Now there are some guys, and I don't think I can describe them any better than my mom, who calls them "a simple bunch of simpletons." My mom is a genius.

Ace
Hello Benetint II. Ugh. I hate this guy. Everything that comes out of his mouth makes me sterile. Pack up your Daniel Bedingfield and gooooo.

Elliott
This guy is a badass. This guy rules. He made one of the Felonious Twins hate him. He is a genius. He's the only person I could see myself maybe placing a vote for if I ever found myself in a really, really dark, empty place, the kind of dark, empty place that can only be found deep inside the antisoul of someone who has nothing else to do with their time than cast Idol votes. (Yeah, I've done it. Yeah. Yeah, I know. I KNOW. Shut up.)

Bucky
Just not that good. Is his daydee in lockup? I don't see any other reason to keep him around.

Sway
After tonight, I cannot rep you, my Filipino brother. I'm sorry, but no. I SAID NO.

Gedeon
Oh my God, Crazy Smile Man. This dude trips me out. I think he's an alien. He speaks like an autist. His voiceovers are bananas. I'd keep him around just for that. Bravo, Crazy Smile Man!

David
Please make it stop.

Chris
Everyone's all ooh ahh and I'm like dude whatever. Also: PORNY. Look at him. It's GROSS. Also, eew, Fuel?! Fuel?! Are you high?! Ask Jane to tell you her Fuel story the next time you see her. There may be a CROTCH in it!

Kevin
Lord, why do You test me like this? What did I do?! Seriously, what did I do?!

Will
Did you hear someone screaming NO-O-O-O-O-O-O-O-O-O-O earlier tonight? That was me after this dude said he was singing "Lady."

Taylor
This is Flaming Lips Reject. That's what I called him from Show One and that's what he is. Look at him. Now, I was raised to be a good girl. I was taught the mentally and physically disabled were not put here for my entertainment. I now know that shit is 100 percent correct.

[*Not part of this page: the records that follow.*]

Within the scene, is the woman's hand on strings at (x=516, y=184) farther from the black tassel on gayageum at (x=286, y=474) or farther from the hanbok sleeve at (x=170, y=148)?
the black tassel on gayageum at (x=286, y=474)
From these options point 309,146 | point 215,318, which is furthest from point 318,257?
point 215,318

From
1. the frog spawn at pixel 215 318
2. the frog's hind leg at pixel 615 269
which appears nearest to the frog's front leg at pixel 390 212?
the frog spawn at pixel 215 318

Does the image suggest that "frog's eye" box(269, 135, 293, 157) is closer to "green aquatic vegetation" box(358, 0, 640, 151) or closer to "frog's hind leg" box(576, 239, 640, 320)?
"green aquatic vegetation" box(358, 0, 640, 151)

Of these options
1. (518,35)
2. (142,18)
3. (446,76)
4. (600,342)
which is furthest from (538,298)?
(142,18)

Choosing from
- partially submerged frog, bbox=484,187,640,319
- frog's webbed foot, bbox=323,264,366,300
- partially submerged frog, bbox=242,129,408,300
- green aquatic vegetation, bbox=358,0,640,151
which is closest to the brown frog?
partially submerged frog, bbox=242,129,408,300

Posted by Kim at March 2, 2006 12:37 AM | The Sound of Breaking Glass
Comments

That's what I'm talking about!

Thank you so much for your take on Idol. I thought I was going crazy, but it seems I am not.

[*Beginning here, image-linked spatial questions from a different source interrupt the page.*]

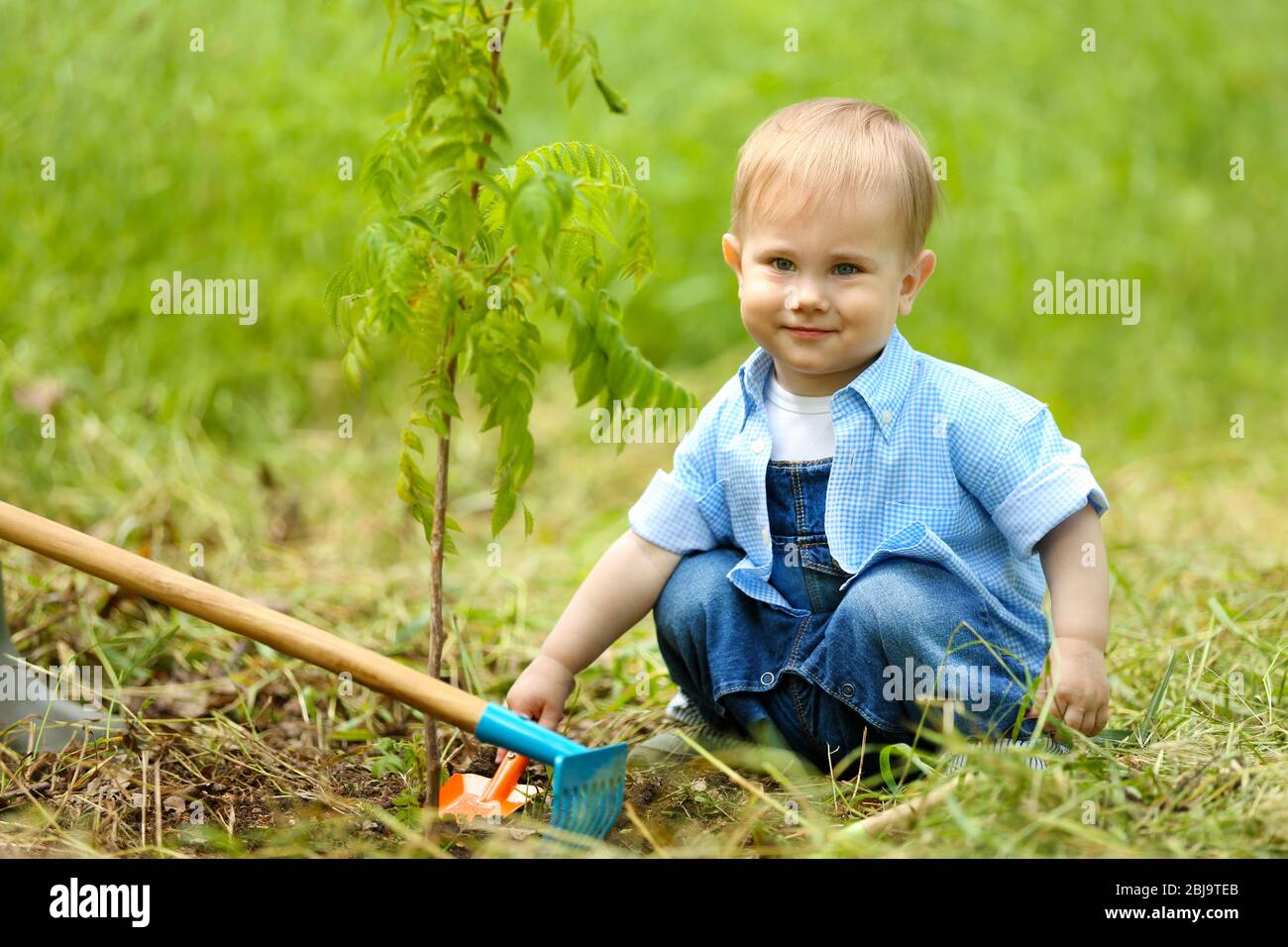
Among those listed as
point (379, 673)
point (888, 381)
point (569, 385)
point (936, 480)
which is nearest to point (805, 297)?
point (888, 381)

Ace is a girl. No correction needed there.

I like Kellie. Check.

I like Mandisa. Check.

I like Chris. Sorry but he stands out from this pack of crap.

I like the Flaming Lips Reject because he looks like he's having fun and doesn't know any better. I bet he rode the short bus.

Elliot needs to fix some teeth, but other than that, he's the best singer here.

Kim - please keep doing this.

Posted by: pieman at March 2, 2006 07:13 AM

Oh my God, "Lady." I feel somehow that work sent that magically to punish us both. Also, Fuel needs a singer. My almost-babydads totally left the band.